You should never complain, though he was beginning to, in the silence of his mind, considering it lucky no one could know it. Muscles ached, but he struggled on till the morning tea trolley showed at the end of the shed door, steaming as if in imitation of Stephenson’s Rocket. After the scalding liquid had gone down and the sweet bun was scoffed he was lured through the day by the promise of refuge in his room, where he could write in spite of the muted yacker of the television from the kitchen.

He tried to describe how a man felt when at work in the machine shop, or in the sand foundry, or when stuck at the pressure die-casting machines. The aim was to tell it without the distortion of sympathy, but the accounts were even so a world from reality. What did words know? Though if they couldn’t, what might? Every word was a label for something, or an action, and enough permutations barely existed to use them as they had never been used before, while too much trying would make for a heavy and stilted style, debasing the inspired flow of what had to be told. Best to let rip, and tinker later, let blocks of action, varied by badinage and laced with glum but often feverish hopes, make an account fine-tooled by his experience over the years.
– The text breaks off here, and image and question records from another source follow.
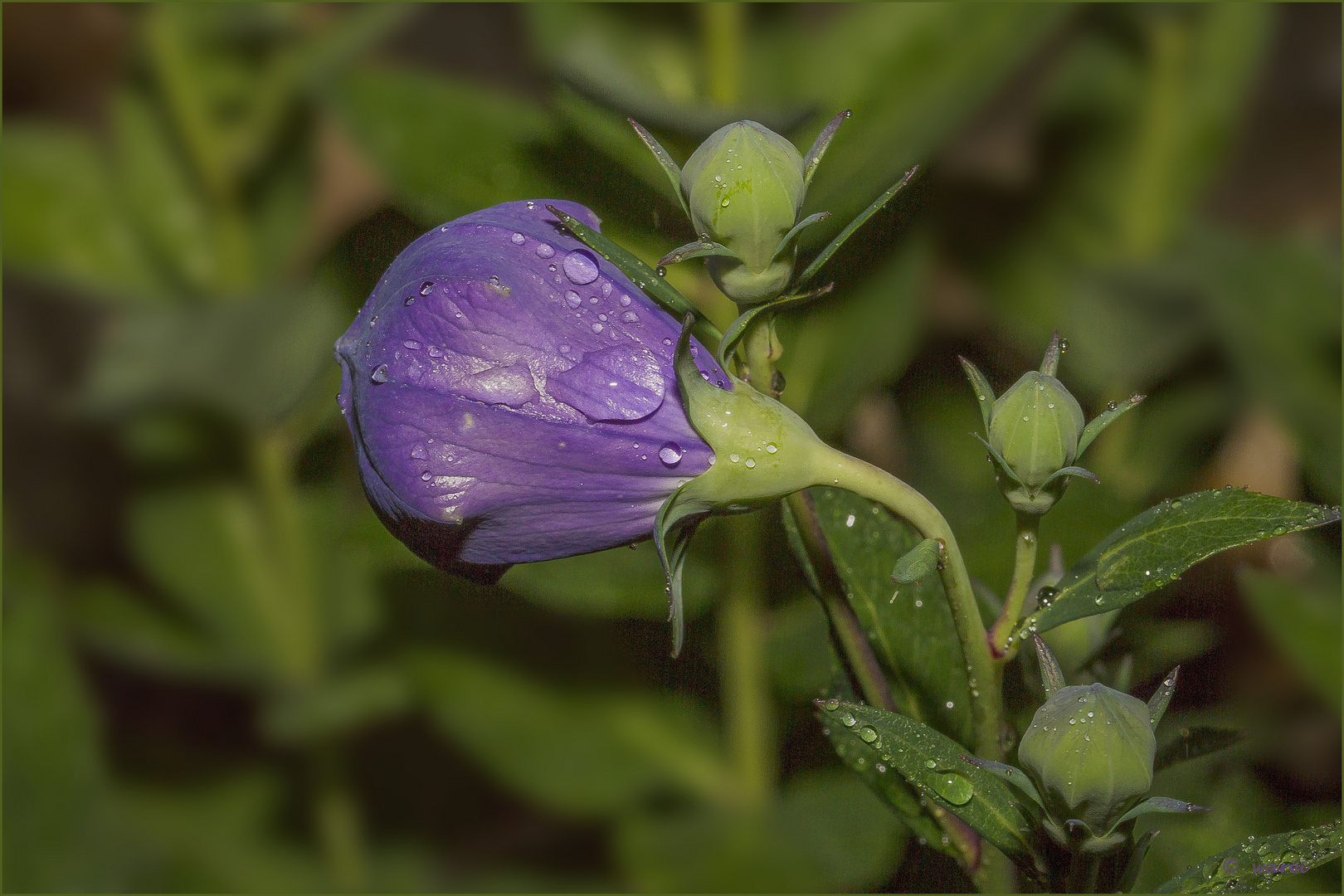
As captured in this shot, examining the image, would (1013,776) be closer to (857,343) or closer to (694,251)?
(694,251)

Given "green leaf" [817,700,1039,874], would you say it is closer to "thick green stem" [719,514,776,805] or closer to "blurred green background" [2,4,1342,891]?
"blurred green background" [2,4,1342,891]

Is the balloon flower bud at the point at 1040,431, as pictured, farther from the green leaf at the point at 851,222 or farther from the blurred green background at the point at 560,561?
the blurred green background at the point at 560,561

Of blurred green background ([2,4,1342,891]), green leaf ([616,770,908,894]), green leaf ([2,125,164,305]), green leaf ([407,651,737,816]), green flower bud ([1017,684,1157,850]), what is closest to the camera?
green flower bud ([1017,684,1157,850])

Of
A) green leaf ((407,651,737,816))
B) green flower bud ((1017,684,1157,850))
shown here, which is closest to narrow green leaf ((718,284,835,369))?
green flower bud ((1017,684,1157,850))

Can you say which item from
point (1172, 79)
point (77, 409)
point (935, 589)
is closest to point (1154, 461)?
point (1172, 79)

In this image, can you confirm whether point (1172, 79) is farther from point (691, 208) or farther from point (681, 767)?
point (691, 208)
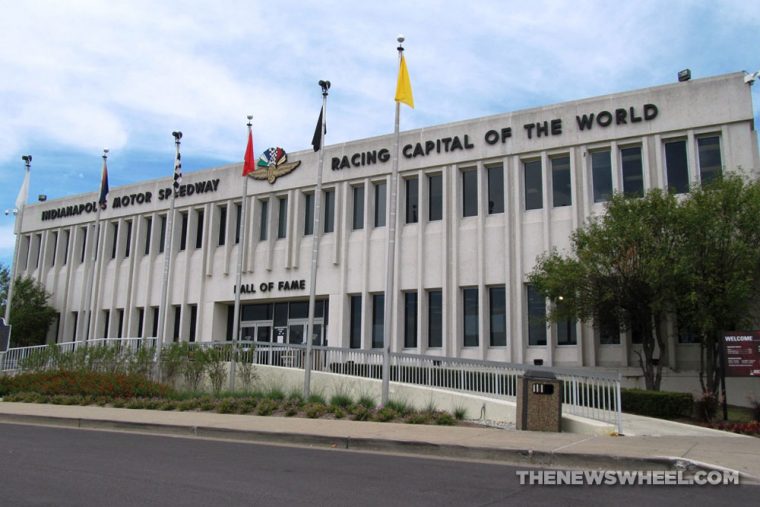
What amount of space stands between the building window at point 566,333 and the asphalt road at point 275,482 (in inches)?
563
The process wasn’t so different from that of taking a piece of angular steel and, with the aid of a blueprint, shaping it at your machine till a pristine object of exact utility lay fashioned and almost finished on your bench, but which still had to fit into an overall pattern with other pieces.

His writing was considered in this way also. Three months absence made him happy to go back to it, but some time passed before his eyes could focus and make the mass of words coherent. He had to be sure that every phrase was where it ought to be. Time was, as they said, no object, but as a wage-earner he longed for the day when he could tell himself the book was finished, and send it away as a parcel. If too frightened by the risk he could put it back in the drawer till driven to take it out for another re-writing. And if a sense of its uselessness overcame him he would go through his notebooks and muse something else into shape.

His scarred hands were cramped, stiff fingers barely able to grasp the pen as he read the opening pages again, of two brothers fishing from the canal bank. Circular clusters of white elderberry flowers concealed them from the lane, and the steamy summer heat over the water kept the coloured stripes of their floats perfectly still.

They biked the countryside through pastoral scenery which he tried to describe with the purity of The Eclogues, a memory of school even more pleasurable when lines came unexpectedly in Latin.

The brothers went back to their labour on Monday morning, and Herbert laid the raw alternative of the factory against the succulent peace of the countryside. He made a theatrical stage out of the shop floor and lifted the narrative into a three-dimensional experience of stench and noise which, he hoped, would keep a reader turning the pages to find out what was going to happen to the people he wrote about.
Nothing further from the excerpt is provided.